---- PASSAGE SHOWN

Bozich, 51, said part of his inspiration was his own diagnosis with multiple sclerosis. He began to appreciate good health care and his good fortune in an industry known for sweatshops. He decided to prove that investing more in workers and improved conditions could be good for them, their communities and Knights Apparel.

John Kline, a professor of international business at Georgetown University who studies the Alta Gracia business model, has said this demonstrates that at least some consumers will purchase high-quality apparel made by better-paid workers.

Trade group Files Complaint Against Element Electronics

The Washington, D.C.-based Alliance for American Manufacturing (AAM) has filed a petition with the Federal Trade Commission, claiming that Eden Prairie-based Element Electronics misleads American consumers by falsely advertising its products as made in the U.S. when virtually all of the manufacturing is done in China.

"If a company wants to wrap itself with the American flag in advertising, it should at least meet the bare minimum standard for manufacturing and assembling products in the USA," said AAM President Scott Paul in a statement that accompanied the petition. "We hope the FTC will take all the actions necessary to preserve the integrity of made or assembled in the USA."

AAM says Element's assembly process at its plant in South Carolina violates the FTC's minimum "Assembled in USA" standard because it consists of nothing more than Element employees removing the televisions from their boxes, checking the screens for scratches, and using pneumatic screwdrivers to open the back of each television and insert a Chinese-made memory board, before repackaging it for sale. Elements opened a suburban Detroit plant about three years ago. It was shuttered, and production moved to a subsidized site in South Carolina in 2013.

--------
---- DATASET

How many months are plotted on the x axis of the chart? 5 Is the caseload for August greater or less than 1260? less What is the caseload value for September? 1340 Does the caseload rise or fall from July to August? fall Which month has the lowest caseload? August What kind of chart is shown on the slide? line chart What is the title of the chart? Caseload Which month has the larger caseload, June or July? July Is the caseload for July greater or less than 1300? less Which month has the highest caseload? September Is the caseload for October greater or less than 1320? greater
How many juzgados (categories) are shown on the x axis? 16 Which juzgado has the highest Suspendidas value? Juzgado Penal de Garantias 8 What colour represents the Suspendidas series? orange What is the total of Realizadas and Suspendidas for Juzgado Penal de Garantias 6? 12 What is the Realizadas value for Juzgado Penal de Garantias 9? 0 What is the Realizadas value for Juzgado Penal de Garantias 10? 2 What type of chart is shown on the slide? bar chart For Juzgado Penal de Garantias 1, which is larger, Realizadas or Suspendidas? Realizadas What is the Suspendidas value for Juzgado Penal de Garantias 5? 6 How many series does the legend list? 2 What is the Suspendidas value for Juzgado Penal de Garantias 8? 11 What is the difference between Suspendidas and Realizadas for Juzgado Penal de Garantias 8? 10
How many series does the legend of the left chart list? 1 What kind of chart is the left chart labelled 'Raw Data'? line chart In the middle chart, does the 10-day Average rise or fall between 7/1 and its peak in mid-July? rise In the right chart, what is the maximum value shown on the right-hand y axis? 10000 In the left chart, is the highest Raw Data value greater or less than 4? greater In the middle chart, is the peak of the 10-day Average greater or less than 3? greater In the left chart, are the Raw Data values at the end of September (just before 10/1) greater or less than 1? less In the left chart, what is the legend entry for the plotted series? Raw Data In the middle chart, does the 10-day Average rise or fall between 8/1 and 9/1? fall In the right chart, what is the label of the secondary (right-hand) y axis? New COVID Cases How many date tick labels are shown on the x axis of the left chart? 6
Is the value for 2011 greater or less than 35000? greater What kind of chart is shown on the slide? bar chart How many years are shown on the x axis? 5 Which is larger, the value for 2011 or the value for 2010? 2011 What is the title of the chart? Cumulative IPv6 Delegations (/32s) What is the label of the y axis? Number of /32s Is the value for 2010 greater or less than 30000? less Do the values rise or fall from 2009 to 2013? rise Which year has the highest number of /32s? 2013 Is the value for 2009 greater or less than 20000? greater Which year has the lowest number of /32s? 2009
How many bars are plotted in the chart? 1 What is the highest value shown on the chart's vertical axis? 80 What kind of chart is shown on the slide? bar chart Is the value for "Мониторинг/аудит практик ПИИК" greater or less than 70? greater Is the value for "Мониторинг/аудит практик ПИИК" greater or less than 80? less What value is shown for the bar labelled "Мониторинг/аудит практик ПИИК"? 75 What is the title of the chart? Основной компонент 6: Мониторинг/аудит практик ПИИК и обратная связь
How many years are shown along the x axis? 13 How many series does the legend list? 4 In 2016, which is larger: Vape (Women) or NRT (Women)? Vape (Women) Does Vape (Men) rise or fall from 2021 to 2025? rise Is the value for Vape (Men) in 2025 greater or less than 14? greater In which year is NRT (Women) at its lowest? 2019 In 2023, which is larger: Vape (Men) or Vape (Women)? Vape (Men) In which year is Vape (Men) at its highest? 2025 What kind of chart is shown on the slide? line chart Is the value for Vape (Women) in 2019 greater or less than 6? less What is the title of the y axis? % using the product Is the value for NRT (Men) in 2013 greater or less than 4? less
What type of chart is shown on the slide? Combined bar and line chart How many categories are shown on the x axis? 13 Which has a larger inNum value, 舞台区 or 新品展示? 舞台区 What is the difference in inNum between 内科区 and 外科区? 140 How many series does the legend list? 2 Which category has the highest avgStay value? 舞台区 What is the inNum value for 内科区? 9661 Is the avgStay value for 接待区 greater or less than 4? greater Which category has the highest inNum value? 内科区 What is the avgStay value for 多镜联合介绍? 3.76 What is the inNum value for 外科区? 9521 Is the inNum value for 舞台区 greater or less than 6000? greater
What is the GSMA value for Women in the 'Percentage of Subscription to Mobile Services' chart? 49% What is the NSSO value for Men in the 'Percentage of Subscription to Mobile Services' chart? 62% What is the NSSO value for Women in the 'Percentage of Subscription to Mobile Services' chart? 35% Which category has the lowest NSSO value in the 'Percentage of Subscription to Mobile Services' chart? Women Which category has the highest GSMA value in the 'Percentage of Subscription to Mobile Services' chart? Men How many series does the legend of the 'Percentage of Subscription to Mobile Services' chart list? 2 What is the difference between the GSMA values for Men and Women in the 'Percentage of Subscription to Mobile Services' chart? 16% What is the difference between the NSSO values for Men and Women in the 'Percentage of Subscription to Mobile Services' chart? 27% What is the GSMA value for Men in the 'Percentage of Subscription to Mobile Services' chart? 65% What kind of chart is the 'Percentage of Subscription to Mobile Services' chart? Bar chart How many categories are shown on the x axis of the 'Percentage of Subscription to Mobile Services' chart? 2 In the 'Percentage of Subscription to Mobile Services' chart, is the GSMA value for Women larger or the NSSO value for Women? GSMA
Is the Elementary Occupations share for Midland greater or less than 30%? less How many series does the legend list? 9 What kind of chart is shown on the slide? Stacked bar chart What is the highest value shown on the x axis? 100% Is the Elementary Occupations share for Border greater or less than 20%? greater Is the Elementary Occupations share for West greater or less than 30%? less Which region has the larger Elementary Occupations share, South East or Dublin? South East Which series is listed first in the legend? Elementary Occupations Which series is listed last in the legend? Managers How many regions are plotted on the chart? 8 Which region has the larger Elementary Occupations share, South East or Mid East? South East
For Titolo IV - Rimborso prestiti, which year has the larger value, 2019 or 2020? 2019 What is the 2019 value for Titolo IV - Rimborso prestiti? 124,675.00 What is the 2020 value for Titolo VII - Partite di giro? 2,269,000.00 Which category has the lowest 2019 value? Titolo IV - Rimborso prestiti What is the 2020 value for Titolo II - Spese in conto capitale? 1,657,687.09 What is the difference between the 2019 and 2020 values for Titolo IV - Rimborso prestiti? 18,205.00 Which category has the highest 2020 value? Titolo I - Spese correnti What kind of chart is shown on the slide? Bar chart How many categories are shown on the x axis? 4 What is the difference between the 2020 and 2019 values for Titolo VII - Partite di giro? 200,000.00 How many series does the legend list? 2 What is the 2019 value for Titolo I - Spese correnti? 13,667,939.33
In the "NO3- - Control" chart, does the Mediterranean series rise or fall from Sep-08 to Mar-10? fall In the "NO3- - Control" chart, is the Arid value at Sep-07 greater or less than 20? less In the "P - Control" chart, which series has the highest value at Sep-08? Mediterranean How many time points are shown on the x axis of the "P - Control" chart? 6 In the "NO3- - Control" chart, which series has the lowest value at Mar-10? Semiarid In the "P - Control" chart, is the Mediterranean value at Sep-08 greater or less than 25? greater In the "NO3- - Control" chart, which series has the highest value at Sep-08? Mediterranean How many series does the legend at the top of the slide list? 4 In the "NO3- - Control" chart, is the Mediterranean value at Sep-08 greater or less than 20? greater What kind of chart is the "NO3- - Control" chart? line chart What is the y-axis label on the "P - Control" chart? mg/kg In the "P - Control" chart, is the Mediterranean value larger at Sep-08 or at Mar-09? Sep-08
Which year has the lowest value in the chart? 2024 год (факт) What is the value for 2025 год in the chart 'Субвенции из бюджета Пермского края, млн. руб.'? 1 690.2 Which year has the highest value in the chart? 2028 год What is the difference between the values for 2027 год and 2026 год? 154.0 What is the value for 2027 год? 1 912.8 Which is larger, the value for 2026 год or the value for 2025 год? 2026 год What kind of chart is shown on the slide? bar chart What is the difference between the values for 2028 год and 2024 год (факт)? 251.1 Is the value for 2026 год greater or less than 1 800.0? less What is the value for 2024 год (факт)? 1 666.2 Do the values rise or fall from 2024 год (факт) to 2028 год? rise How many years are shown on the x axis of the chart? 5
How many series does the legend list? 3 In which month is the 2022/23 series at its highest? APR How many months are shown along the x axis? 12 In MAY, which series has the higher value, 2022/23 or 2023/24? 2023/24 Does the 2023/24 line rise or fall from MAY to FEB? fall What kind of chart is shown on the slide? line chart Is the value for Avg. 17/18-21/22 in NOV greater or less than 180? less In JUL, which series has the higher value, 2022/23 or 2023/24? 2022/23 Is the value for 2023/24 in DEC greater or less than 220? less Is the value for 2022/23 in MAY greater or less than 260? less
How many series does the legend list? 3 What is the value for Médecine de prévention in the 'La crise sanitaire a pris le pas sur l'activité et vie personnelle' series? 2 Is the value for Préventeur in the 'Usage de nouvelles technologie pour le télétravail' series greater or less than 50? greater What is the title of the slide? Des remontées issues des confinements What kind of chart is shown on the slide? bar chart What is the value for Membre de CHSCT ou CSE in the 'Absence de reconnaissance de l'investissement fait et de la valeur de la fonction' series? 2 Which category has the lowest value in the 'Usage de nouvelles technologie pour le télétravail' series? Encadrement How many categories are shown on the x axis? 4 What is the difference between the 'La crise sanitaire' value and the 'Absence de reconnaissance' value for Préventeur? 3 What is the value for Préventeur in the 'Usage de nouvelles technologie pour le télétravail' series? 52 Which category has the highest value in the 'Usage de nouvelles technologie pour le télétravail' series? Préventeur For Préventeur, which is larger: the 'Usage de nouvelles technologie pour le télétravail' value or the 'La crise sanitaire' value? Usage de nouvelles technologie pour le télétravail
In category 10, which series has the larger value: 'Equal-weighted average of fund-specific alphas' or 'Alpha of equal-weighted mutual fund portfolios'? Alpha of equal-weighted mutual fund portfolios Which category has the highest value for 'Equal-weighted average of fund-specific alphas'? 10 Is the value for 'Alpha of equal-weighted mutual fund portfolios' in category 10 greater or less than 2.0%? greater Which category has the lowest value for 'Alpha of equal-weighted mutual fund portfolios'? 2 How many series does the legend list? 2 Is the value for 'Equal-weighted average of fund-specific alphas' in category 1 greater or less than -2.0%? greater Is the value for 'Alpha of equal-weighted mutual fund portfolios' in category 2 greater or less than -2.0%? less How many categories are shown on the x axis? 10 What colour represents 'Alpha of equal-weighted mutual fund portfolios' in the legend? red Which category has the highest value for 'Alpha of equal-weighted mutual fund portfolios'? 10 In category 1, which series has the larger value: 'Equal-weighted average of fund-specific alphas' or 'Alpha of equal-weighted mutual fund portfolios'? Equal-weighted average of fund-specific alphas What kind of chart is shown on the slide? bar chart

--------

## TASKS
**1)** In the passage, which city is Element Electronics based in?
**2)** Rewrite the part of the passage that begins at "Bozich, 51, said" and stops after "by better-paid workers.", putting "well-made" in place of "high-quality".

## ACTIVITY ANSWERS
**1)** Eden Prairie

**2)**
Bozich, 51, said part of his inspiration was his own diagnosis with multiple sclerosis. He began to appreciate good health care and his good fortune in an industry known for sweatshops. He decided to prove that investing more in workers and improved conditions could be good for them, their communities and Knights Apparel.

John Kline, a professor of international business at Georgetown University who studies the Alta Gracia business model, has said this demonstrates that at least some consumers will purchase well-made apparel made by better-paid workers.